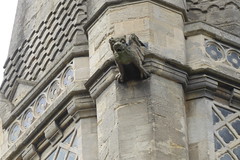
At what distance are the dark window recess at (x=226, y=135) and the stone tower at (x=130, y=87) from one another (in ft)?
0.04

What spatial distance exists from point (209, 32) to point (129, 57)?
1.99 meters

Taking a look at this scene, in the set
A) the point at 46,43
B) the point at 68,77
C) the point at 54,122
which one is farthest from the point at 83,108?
the point at 46,43

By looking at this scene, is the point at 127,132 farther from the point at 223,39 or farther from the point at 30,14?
the point at 30,14

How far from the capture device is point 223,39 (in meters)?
20.9

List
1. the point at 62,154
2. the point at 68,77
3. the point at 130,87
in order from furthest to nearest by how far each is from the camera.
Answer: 1. the point at 68,77
2. the point at 62,154
3. the point at 130,87

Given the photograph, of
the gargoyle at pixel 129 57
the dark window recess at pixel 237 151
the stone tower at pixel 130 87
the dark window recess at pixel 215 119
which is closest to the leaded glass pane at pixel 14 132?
the stone tower at pixel 130 87

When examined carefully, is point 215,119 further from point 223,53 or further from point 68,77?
point 68,77

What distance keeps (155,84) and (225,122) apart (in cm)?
103

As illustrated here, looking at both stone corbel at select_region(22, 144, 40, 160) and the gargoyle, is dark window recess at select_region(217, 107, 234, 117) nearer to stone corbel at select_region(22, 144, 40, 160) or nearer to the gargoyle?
Result: the gargoyle

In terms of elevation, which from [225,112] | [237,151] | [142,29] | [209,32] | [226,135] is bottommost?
[237,151]

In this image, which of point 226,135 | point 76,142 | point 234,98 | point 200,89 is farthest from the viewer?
point 76,142

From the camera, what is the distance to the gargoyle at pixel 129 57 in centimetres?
1911

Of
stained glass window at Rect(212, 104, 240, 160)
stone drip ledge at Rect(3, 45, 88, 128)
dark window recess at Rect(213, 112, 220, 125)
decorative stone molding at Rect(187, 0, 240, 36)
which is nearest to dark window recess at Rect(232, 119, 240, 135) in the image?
stained glass window at Rect(212, 104, 240, 160)

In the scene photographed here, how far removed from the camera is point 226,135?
65.3 ft
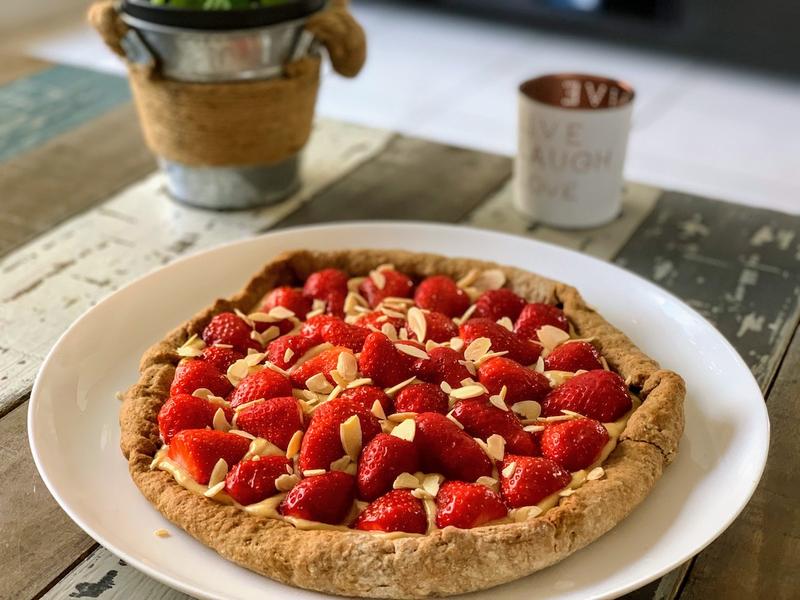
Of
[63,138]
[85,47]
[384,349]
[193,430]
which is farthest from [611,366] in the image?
[85,47]

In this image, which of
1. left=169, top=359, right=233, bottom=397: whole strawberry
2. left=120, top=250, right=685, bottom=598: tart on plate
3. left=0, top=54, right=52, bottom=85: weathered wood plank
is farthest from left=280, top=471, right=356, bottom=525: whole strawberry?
left=0, top=54, right=52, bottom=85: weathered wood plank

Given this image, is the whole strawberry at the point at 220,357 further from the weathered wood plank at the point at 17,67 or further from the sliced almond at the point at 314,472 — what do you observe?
the weathered wood plank at the point at 17,67

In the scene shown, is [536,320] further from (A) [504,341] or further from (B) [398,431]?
(B) [398,431]

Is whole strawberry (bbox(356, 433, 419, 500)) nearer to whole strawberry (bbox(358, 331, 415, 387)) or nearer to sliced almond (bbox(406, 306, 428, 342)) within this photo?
whole strawberry (bbox(358, 331, 415, 387))

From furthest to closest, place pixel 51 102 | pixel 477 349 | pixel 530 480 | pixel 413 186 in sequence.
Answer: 1. pixel 51 102
2. pixel 413 186
3. pixel 477 349
4. pixel 530 480

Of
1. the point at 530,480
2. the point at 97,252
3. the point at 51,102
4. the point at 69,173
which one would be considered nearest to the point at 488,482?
the point at 530,480

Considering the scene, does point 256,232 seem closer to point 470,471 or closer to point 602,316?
point 602,316
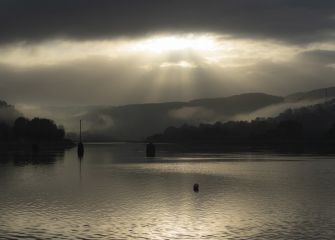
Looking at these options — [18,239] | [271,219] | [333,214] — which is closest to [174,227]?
[271,219]

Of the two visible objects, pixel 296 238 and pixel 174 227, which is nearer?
pixel 296 238

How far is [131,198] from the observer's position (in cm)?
5678

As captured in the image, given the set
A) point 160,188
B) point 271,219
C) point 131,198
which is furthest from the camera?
point 160,188

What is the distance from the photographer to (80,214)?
146 feet

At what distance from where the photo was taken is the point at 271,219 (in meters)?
42.0

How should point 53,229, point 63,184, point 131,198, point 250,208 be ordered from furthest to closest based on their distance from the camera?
1. point 63,184
2. point 131,198
3. point 250,208
4. point 53,229

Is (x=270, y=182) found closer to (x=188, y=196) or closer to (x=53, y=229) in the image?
(x=188, y=196)

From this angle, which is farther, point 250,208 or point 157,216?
point 250,208

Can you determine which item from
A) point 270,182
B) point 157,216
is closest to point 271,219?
point 157,216

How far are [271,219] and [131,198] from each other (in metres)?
19.5

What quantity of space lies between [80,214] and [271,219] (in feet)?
54.5

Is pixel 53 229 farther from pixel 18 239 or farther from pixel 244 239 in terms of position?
pixel 244 239

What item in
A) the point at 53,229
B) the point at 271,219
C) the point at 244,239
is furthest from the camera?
the point at 271,219

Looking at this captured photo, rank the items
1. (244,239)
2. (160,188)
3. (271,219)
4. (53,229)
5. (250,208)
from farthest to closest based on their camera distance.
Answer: (160,188) < (250,208) < (271,219) < (53,229) < (244,239)
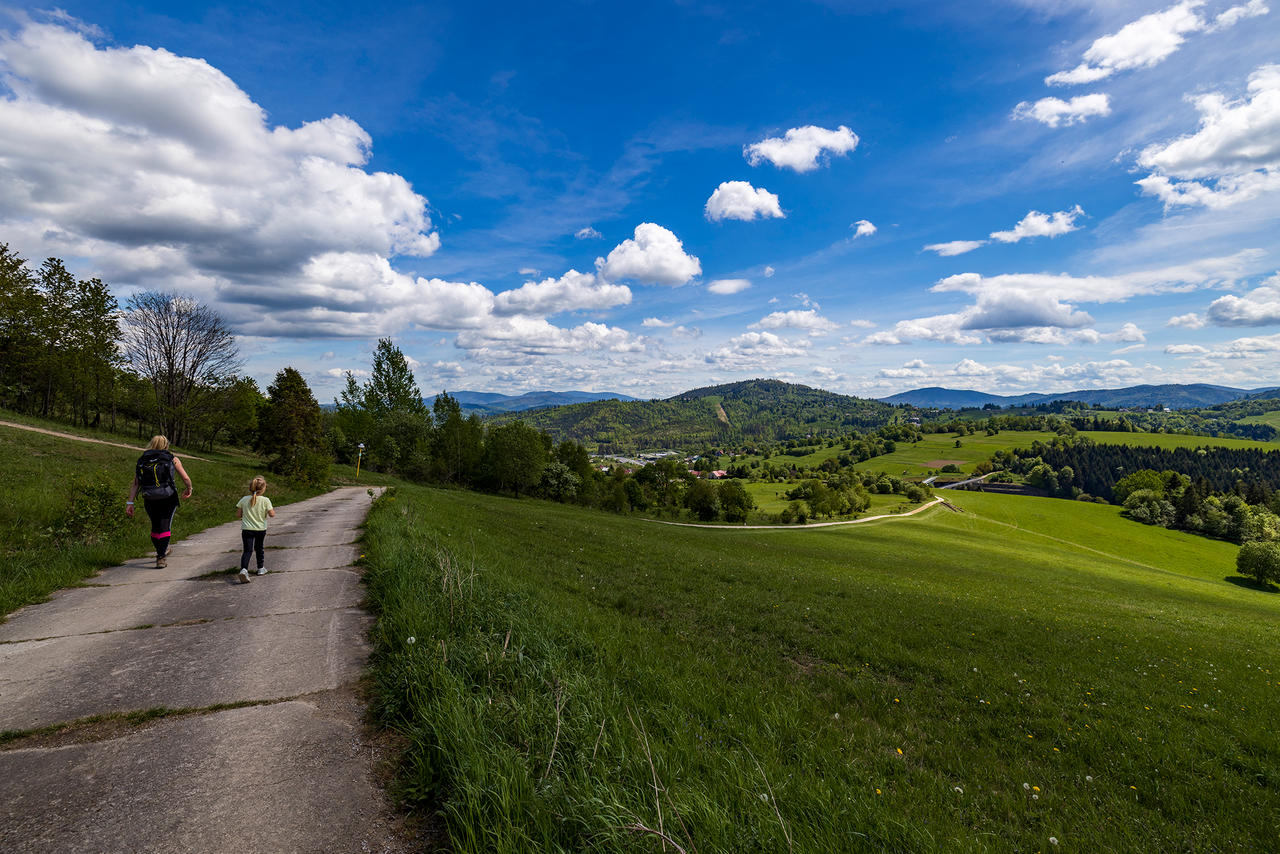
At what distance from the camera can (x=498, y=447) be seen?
6131 cm

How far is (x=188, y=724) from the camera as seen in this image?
14.3 ft

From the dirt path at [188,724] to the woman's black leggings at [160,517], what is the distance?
1515mm

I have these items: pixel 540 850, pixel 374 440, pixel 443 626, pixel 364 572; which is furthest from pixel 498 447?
pixel 540 850

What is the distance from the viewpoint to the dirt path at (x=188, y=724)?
3162 mm

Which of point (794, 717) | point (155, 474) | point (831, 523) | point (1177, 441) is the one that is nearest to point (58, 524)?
point (155, 474)

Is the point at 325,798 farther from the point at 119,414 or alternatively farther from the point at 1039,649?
the point at 119,414

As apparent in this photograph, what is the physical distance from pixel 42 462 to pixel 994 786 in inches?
1208

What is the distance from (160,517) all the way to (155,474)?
94 cm

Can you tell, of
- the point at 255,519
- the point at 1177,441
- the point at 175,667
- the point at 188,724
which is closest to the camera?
the point at 188,724

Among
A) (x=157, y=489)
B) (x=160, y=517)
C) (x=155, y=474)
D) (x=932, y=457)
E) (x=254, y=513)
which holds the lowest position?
(x=932, y=457)

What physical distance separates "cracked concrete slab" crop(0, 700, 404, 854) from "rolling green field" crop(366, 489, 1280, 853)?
1.63ft

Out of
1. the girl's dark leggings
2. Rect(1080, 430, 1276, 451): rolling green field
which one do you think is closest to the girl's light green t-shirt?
the girl's dark leggings

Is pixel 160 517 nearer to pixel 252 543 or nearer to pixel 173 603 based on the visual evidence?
Result: pixel 252 543

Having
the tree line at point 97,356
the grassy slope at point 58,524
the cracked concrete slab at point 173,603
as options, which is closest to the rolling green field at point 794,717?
the cracked concrete slab at point 173,603
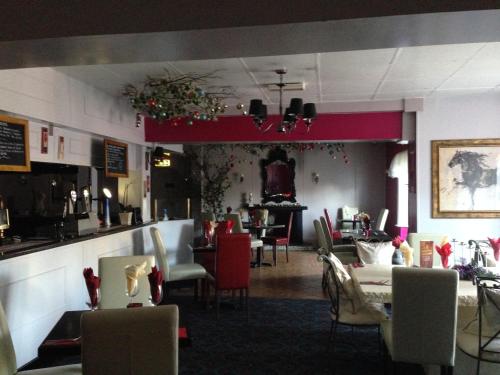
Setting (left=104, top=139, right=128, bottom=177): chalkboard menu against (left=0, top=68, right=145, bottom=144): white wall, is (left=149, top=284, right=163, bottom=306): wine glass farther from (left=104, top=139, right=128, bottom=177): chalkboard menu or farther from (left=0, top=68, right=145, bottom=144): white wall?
(left=104, top=139, right=128, bottom=177): chalkboard menu

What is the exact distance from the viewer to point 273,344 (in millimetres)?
4055

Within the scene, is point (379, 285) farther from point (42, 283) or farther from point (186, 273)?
point (42, 283)

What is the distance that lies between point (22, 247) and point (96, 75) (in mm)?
2050

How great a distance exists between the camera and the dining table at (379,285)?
10.1 feet

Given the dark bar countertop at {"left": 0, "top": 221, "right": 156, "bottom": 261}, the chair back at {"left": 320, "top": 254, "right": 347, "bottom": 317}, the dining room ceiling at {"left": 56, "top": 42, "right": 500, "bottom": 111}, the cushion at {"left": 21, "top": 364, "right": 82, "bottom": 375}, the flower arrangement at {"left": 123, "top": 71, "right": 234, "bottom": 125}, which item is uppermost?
the dining room ceiling at {"left": 56, "top": 42, "right": 500, "bottom": 111}

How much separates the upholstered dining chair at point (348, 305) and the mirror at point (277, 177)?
7178mm

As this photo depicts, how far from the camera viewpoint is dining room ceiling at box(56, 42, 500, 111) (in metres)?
4.07

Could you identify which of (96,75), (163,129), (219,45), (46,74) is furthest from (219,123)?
(219,45)

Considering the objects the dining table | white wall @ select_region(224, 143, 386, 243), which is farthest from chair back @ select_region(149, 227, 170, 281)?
white wall @ select_region(224, 143, 386, 243)

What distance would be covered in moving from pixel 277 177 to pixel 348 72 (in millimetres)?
6244

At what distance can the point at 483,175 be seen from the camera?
5.91 meters

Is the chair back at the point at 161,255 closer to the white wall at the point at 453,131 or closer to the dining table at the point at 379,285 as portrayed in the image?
the dining table at the point at 379,285

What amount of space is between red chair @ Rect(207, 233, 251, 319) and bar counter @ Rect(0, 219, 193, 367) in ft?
4.21

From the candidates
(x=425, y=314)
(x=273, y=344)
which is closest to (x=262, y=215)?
(x=273, y=344)
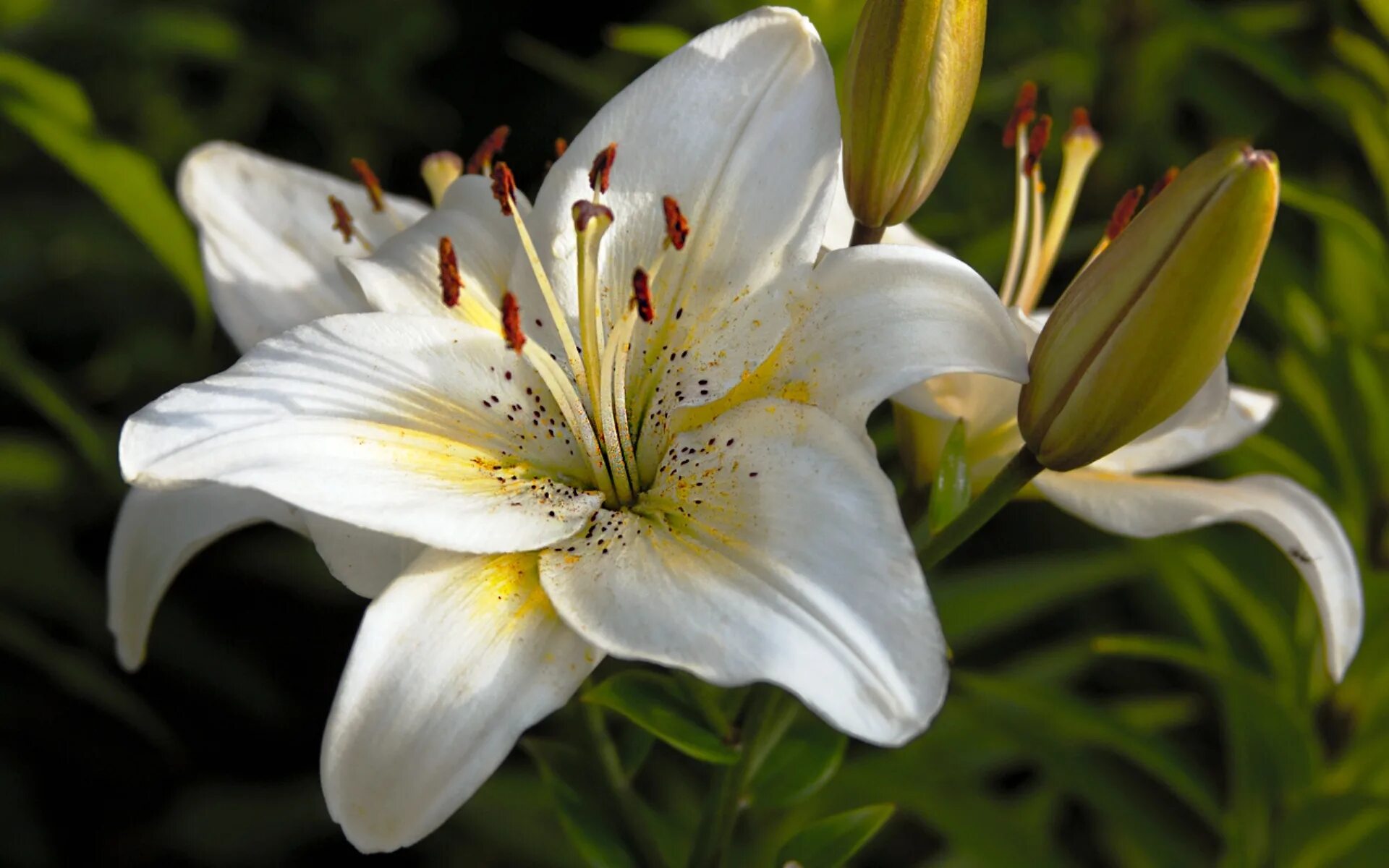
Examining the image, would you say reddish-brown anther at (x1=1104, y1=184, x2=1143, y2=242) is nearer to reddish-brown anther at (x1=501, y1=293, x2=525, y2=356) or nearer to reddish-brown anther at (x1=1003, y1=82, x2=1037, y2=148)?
reddish-brown anther at (x1=1003, y1=82, x2=1037, y2=148)

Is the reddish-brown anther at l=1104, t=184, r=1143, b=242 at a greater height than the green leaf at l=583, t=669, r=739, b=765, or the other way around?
the reddish-brown anther at l=1104, t=184, r=1143, b=242

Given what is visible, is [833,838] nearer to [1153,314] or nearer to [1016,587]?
[1153,314]

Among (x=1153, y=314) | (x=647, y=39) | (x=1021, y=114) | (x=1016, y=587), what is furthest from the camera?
(x=1016, y=587)

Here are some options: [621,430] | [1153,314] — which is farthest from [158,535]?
[1153,314]

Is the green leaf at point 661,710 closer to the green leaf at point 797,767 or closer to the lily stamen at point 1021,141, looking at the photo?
the green leaf at point 797,767

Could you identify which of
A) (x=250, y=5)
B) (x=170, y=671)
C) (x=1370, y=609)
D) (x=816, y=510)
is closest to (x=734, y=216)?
(x=816, y=510)

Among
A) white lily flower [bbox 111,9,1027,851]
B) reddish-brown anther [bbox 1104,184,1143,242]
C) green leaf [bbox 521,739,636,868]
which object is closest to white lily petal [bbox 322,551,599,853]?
white lily flower [bbox 111,9,1027,851]

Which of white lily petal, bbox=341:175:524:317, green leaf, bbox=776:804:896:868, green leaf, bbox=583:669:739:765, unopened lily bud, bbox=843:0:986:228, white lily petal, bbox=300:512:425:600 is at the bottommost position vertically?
green leaf, bbox=776:804:896:868
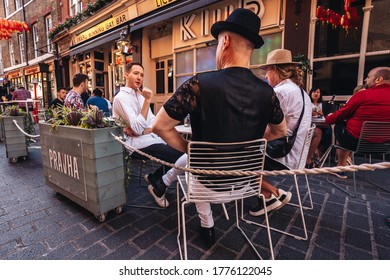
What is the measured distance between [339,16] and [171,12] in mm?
4587

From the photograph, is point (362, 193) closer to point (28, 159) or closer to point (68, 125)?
point (68, 125)

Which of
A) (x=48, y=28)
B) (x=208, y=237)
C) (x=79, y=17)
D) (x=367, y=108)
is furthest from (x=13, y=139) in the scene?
(x=48, y=28)

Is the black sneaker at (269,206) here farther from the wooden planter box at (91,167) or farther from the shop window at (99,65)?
the shop window at (99,65)

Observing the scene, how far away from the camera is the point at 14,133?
456 cm

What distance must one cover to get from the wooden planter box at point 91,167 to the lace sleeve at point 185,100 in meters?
0.98

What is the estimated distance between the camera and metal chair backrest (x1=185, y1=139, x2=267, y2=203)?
1535mm

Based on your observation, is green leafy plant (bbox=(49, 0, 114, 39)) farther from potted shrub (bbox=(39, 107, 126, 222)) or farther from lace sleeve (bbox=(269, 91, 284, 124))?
lace sleeve (bbox=(269, 91, 284, 124))

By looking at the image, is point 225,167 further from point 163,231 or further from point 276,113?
point 163,231

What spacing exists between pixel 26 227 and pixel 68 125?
109 cm

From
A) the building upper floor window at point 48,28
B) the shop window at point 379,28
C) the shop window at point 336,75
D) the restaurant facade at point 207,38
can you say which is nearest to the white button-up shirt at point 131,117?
the restaurant facade at point 207,38

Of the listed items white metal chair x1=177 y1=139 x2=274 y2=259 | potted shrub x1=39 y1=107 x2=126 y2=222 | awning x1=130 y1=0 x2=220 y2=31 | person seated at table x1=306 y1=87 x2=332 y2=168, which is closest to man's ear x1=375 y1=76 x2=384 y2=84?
person seated at table x1=306 y1=87 x2=332 y2=168

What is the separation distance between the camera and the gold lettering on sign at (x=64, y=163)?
240 cm

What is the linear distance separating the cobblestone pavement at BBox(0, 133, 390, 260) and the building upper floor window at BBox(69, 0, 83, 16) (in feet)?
42.1

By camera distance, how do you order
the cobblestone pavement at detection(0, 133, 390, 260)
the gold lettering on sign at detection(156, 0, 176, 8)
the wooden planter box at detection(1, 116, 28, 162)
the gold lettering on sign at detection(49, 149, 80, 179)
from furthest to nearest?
the gold lettering on sign at detection(156, 0, 176, 8), the wooden planter box at detection(1, 116, 28, 162), the gold lettering on sign at detection(49, 149, 80, 179), the cobblestone pavement at detection(0, 133, 390, 260)
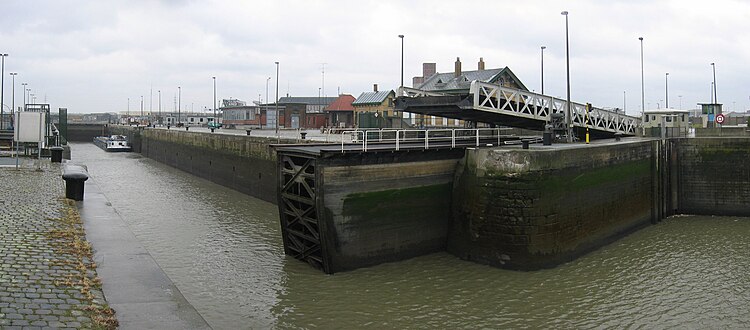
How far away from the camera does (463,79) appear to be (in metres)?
60.6

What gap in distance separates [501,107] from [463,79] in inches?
1278

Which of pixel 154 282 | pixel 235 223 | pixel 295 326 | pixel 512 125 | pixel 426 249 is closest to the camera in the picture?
pixel 154 282

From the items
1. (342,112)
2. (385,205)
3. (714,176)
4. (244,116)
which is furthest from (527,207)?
(244,116)

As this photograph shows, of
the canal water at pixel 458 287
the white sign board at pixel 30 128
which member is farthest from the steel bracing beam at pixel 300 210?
the white sign board at pixel 30 128

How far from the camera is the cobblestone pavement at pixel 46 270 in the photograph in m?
11.1

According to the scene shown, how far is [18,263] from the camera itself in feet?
46.5

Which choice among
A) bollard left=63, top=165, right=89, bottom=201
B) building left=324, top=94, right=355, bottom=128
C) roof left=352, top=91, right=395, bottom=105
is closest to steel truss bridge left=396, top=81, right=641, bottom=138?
bollard left=63, top=165, right=89, bottom=201

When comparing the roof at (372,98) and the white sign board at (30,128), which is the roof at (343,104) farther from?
the white sign board at (30,128)

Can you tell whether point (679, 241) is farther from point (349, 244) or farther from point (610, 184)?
point (349, 244)

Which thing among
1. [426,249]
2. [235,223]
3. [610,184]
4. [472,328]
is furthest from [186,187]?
[472,328]

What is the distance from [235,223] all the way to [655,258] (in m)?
19.0

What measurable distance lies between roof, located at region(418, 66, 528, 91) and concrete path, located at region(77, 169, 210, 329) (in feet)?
133

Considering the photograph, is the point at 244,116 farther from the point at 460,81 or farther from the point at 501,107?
the point at 501,107

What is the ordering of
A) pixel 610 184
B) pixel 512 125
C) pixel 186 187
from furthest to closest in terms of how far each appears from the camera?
pixel 186 187, pixel 512 125, pixel 610 184
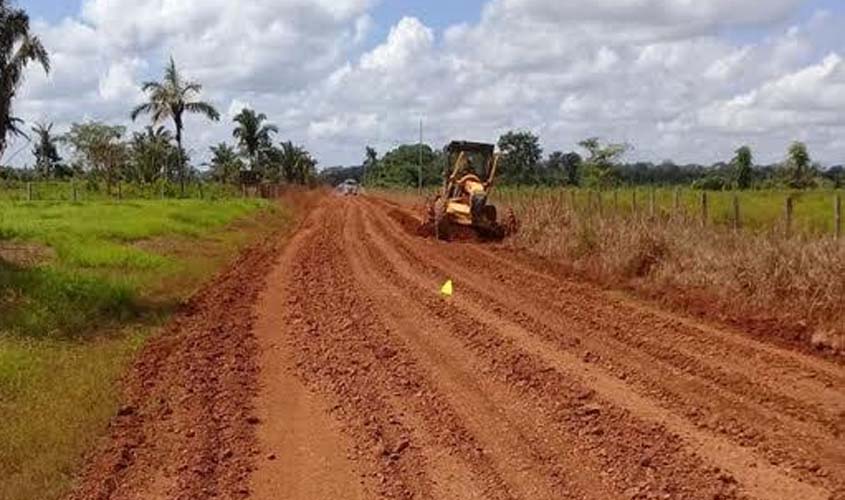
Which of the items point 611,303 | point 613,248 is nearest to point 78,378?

BRIEF |
Pull out the data word for word, from the start of the data to the line with "1.99 meters", with both ends included. Leave the pictures out of your answer.

COMPLETED EXERCISE |
At what distance are the dark window recess at (x=226, y=135) and the stone tower at (x=130, y=87) from one another (in ft)?
0.04

What spatial distance exists from point (209, 32) to point (129, 57)?
1.99 meters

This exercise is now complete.